**Written instruction:**
Return only this: the line with "From the image, would" and all the lines that follow it below, through the final one, exactly as they are.

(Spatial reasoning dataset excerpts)

--------------------

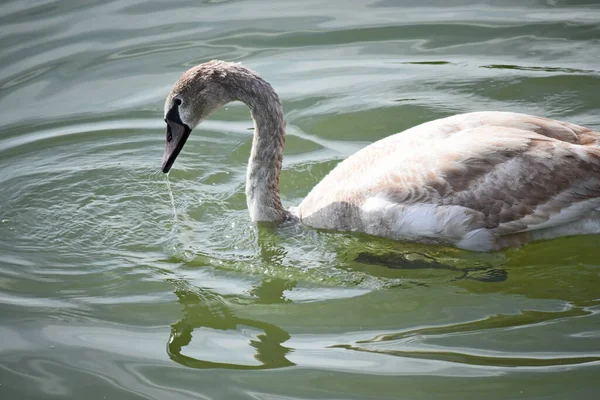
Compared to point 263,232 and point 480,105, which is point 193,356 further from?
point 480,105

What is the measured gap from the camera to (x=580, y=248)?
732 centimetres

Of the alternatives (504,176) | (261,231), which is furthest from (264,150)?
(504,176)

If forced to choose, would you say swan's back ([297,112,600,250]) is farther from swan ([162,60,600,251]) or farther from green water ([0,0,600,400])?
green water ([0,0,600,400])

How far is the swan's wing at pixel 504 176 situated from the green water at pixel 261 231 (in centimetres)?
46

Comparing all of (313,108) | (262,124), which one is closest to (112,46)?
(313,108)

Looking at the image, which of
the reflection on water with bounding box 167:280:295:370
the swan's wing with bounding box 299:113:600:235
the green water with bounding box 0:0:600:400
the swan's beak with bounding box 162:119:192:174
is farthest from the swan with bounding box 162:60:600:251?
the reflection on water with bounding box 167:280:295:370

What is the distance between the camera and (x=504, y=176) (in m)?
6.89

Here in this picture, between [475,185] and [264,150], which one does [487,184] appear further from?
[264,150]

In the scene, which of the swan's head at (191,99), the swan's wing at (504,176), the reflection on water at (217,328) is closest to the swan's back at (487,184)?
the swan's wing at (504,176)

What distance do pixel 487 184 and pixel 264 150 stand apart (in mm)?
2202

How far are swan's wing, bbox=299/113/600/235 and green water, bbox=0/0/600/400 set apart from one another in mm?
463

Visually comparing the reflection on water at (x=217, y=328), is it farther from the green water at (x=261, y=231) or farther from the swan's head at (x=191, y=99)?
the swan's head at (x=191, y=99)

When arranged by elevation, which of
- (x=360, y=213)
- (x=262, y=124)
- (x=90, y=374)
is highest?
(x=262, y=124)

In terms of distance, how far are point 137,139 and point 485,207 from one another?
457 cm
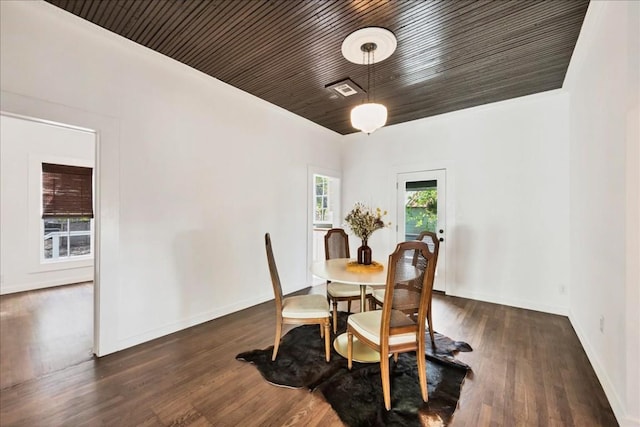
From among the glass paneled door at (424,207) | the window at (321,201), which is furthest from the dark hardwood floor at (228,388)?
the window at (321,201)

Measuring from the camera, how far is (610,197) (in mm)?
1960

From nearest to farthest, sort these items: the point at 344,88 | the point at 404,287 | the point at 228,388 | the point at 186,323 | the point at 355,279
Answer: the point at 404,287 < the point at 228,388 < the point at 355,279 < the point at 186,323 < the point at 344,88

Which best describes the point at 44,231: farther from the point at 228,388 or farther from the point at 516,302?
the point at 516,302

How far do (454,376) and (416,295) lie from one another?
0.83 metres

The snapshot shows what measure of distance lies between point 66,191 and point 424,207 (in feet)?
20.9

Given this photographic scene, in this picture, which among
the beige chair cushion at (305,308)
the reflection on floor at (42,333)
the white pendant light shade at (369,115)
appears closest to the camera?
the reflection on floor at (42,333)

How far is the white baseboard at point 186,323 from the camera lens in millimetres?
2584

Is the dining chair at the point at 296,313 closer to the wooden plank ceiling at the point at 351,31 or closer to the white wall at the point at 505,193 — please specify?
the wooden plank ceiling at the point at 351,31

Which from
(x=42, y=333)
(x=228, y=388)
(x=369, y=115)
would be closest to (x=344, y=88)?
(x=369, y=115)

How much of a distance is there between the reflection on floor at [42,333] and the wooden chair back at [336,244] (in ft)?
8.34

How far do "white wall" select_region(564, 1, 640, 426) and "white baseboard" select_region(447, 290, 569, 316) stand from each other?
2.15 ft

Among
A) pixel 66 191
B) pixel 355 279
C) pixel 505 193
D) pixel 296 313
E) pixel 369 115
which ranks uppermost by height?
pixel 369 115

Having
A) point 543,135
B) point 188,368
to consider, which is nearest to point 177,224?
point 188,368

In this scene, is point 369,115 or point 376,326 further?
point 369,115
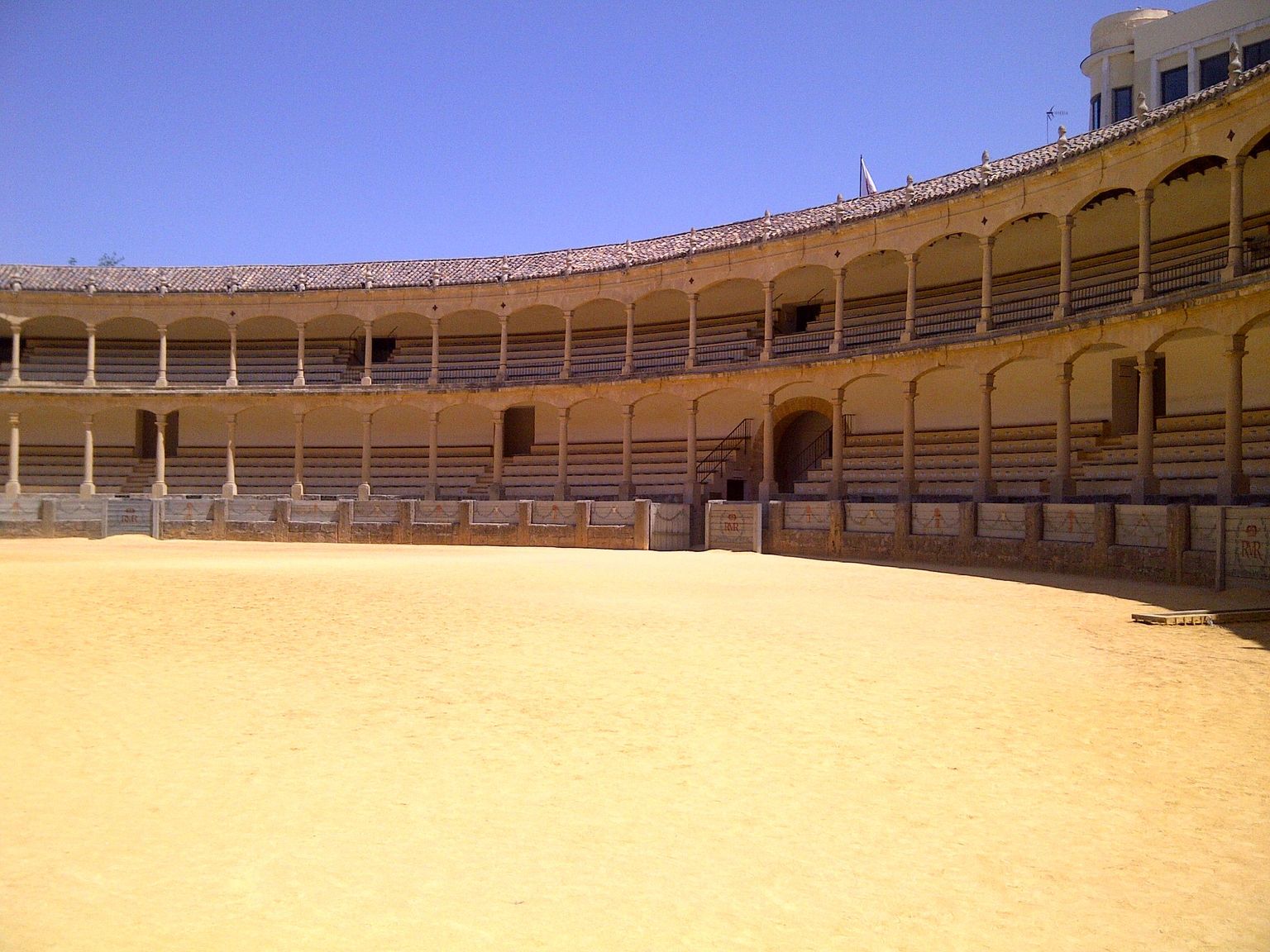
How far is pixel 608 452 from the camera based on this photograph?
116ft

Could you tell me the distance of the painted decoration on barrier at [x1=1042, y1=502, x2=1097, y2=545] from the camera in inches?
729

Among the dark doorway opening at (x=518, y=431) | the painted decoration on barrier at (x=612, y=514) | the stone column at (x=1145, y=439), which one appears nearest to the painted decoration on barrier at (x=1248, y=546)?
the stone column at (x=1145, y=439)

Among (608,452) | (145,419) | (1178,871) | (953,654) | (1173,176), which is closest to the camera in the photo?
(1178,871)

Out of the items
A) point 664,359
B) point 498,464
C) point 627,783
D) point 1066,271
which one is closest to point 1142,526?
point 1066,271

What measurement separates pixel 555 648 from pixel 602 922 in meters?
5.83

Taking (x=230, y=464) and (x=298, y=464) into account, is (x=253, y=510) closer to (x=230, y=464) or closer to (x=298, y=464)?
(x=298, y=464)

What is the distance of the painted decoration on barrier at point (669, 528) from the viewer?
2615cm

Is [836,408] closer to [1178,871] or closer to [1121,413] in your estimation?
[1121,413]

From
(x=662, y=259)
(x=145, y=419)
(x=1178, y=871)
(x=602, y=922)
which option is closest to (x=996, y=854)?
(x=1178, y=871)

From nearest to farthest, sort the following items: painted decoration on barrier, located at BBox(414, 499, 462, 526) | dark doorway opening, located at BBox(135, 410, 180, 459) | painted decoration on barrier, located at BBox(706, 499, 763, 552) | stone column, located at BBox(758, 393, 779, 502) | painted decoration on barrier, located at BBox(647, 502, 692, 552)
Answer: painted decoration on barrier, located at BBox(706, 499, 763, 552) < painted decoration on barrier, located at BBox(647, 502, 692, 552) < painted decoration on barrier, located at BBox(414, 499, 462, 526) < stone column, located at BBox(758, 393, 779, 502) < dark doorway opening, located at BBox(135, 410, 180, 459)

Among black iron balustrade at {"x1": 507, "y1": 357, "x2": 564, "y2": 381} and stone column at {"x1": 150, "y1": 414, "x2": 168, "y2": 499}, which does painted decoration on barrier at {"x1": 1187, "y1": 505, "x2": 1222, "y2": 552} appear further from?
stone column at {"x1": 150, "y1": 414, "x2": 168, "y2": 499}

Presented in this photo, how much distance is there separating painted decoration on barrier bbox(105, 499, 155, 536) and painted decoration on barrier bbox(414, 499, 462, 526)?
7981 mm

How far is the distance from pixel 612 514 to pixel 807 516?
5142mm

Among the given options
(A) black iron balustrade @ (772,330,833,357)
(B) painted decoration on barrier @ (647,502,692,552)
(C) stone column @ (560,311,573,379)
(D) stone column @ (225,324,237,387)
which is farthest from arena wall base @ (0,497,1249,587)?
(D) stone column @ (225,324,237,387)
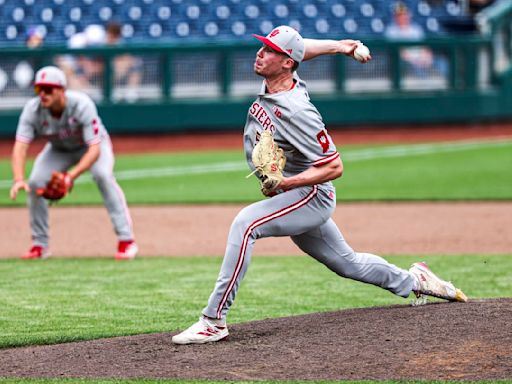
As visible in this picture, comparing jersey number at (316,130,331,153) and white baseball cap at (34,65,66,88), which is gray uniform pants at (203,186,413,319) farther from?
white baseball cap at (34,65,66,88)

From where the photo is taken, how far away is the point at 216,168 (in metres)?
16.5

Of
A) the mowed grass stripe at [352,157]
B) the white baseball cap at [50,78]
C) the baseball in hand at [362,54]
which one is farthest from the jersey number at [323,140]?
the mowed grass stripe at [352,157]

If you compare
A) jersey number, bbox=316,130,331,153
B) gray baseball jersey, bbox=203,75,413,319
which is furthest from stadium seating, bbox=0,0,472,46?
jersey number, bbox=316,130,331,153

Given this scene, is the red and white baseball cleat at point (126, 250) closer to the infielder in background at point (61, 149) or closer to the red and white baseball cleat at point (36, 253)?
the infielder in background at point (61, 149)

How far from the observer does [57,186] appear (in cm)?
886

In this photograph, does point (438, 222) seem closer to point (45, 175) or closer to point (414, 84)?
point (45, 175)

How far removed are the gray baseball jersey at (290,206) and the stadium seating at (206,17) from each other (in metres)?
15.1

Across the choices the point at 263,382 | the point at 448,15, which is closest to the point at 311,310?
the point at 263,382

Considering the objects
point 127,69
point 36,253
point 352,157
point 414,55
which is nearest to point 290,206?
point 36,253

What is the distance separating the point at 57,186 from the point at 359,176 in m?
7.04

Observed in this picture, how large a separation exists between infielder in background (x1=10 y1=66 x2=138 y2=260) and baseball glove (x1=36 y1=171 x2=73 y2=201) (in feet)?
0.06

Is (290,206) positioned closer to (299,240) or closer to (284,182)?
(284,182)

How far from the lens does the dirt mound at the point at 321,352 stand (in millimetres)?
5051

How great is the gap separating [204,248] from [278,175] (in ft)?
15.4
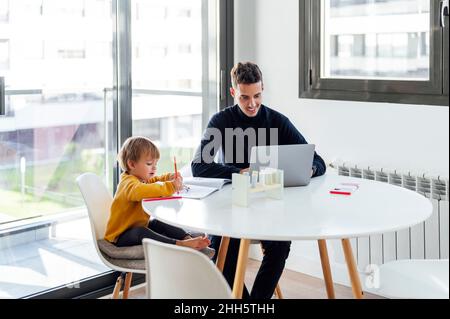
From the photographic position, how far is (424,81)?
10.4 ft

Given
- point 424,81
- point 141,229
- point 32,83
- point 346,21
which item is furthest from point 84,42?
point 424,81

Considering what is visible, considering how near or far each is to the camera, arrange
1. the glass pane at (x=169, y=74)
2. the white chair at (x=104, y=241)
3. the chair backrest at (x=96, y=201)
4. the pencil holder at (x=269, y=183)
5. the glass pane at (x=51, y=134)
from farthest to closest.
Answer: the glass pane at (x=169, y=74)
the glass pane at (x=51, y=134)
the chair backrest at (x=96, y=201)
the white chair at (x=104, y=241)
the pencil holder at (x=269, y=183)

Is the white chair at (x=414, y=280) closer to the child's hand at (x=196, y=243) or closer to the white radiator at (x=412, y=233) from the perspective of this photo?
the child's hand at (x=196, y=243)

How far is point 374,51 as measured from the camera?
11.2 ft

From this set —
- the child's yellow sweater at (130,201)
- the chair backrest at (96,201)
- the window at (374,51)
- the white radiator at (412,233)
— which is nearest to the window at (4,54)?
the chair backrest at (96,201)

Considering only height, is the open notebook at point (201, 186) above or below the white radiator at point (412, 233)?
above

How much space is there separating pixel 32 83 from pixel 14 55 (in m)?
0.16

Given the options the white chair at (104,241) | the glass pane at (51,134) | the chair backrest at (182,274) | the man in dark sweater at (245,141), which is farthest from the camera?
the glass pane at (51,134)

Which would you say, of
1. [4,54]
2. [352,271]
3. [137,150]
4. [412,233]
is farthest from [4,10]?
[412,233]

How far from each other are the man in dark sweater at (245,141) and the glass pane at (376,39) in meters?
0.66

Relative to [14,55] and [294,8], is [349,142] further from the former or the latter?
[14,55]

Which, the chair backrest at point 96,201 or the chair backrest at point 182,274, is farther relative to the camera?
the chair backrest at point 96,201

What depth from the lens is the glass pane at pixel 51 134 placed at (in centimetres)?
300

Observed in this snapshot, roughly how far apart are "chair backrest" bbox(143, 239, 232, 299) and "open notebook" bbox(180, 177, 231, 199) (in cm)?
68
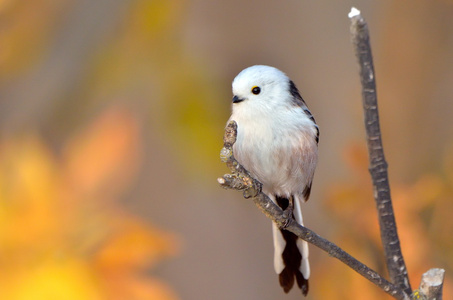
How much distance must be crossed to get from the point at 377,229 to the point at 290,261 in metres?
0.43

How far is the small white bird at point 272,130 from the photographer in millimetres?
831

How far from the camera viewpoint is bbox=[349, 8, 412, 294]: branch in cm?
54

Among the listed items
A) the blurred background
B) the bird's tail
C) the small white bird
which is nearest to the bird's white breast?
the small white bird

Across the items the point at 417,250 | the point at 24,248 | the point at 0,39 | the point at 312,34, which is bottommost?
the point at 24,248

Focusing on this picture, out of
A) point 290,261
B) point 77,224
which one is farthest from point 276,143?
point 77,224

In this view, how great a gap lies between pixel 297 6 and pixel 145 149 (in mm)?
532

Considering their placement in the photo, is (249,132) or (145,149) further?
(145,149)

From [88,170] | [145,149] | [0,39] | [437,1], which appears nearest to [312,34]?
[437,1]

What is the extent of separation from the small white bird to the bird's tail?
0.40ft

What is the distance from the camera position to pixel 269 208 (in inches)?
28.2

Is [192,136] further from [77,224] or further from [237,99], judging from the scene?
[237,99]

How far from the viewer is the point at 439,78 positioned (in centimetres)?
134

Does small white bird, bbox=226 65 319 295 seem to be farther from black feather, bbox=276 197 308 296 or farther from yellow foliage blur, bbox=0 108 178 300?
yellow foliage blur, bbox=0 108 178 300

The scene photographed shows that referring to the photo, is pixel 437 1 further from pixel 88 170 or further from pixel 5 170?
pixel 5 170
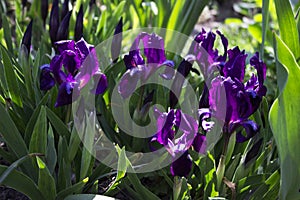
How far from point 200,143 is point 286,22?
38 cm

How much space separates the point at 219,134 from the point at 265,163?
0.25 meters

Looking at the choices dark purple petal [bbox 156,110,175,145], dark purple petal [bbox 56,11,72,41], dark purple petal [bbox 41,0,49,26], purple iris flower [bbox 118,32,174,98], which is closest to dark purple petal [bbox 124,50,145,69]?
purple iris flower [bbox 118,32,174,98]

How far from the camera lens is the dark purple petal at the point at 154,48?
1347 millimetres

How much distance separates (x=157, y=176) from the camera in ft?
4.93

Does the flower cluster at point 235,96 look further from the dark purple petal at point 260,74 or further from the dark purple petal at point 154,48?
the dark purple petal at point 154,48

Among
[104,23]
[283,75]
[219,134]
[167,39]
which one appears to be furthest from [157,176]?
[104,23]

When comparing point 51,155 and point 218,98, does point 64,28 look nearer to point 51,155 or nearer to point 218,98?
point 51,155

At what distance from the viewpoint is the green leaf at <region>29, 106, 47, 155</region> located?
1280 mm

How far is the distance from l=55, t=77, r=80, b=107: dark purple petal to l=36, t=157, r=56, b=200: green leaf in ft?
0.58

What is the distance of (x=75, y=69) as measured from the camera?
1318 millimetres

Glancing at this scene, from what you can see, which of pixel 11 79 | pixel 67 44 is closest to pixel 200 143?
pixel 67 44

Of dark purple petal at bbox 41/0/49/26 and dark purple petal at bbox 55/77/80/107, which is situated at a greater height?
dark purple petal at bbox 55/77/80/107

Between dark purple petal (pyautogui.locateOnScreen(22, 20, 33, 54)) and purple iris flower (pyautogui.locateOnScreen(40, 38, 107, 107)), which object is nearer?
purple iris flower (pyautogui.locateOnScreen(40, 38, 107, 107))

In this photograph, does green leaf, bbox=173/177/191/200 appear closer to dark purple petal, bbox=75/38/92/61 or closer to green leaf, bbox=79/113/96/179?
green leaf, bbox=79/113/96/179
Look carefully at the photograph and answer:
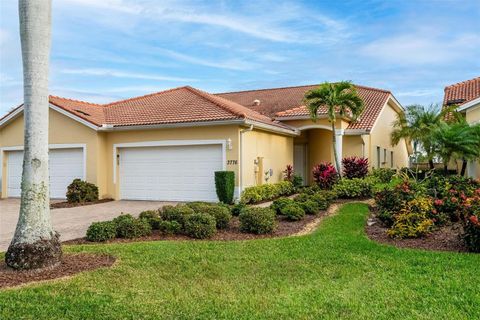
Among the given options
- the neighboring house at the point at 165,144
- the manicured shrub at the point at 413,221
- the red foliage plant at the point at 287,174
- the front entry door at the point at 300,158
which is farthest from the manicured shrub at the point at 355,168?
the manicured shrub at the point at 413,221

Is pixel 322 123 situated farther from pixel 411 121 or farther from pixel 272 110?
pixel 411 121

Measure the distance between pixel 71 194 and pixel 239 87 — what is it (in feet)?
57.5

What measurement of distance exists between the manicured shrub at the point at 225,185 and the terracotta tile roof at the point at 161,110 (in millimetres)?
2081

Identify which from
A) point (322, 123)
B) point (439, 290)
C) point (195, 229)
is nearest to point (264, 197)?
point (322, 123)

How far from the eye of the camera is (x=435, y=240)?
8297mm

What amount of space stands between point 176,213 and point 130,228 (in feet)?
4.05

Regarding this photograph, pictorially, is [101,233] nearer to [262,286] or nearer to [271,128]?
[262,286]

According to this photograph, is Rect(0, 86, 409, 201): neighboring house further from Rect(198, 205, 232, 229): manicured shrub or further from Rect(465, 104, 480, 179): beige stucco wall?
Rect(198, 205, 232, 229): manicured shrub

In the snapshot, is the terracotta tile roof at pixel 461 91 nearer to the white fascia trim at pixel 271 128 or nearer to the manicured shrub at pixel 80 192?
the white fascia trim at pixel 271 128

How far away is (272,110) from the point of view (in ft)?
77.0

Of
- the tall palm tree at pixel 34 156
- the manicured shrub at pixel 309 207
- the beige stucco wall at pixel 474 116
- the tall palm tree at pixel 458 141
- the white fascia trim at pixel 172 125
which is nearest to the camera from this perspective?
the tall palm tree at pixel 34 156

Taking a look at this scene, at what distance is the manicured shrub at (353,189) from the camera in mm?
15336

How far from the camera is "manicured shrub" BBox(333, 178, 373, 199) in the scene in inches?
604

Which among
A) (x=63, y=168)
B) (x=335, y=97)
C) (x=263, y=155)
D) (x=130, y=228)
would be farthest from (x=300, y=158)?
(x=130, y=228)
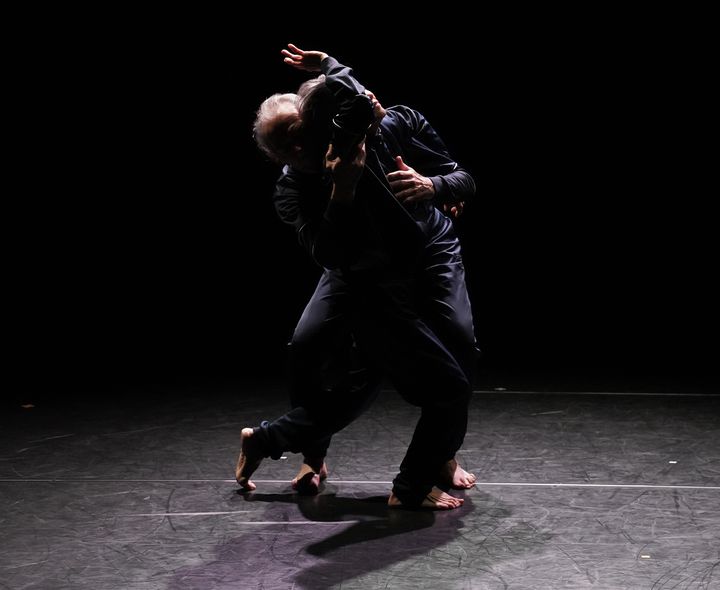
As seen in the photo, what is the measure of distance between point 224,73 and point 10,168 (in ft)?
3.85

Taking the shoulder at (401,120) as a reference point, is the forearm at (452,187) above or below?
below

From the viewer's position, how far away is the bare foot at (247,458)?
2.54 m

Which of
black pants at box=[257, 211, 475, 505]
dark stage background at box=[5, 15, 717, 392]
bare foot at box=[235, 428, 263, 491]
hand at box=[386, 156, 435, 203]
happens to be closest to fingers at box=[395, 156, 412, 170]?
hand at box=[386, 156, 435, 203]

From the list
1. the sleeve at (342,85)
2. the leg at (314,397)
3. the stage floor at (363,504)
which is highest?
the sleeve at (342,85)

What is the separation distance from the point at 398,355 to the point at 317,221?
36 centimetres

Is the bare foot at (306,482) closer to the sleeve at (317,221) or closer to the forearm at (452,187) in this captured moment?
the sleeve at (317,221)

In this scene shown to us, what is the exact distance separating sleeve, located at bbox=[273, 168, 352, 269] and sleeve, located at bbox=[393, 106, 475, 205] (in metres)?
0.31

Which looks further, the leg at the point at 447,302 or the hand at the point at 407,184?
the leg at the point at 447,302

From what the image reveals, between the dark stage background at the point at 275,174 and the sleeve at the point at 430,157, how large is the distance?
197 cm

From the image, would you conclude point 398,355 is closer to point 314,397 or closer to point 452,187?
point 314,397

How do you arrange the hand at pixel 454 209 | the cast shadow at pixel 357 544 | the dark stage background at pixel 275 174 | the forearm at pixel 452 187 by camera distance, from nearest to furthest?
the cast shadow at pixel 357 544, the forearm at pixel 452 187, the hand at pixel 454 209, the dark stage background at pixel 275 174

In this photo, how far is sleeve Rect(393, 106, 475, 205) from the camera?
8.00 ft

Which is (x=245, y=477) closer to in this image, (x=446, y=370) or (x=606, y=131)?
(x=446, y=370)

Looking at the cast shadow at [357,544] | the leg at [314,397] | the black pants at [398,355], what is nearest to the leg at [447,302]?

--------------------

**Output for this task:**
From the image, would you conclude point 398,355 is closer to point 314,397 or closer to point 452,187?
point 314,397

How do you arrange the hand at pixel 454 209 | the cast shadow at pixel 357 544 | the dark stage background at pixel 275 174 | the forearm at pixel 452 187 by camera distance, from nearest to furthest?
the cast shadow at pixel 357 544, the forearm at pixel 452 187, the hand at pixel 454 209, the dark stage background at pixel 275 174

In this photo, how far is sleeve Rect(393, 106, 475, 205) from the camera?
8.00 ft

Which is (x=245, y=477) closer to in this image, (x=446, y=370) or (x=606, y=131)?
(x=446, y=370)

Looking at the cast shadow at [357,544] | the leg at [314,397] | the black pants at [398,355], what is nearest to the leg at [447,302]?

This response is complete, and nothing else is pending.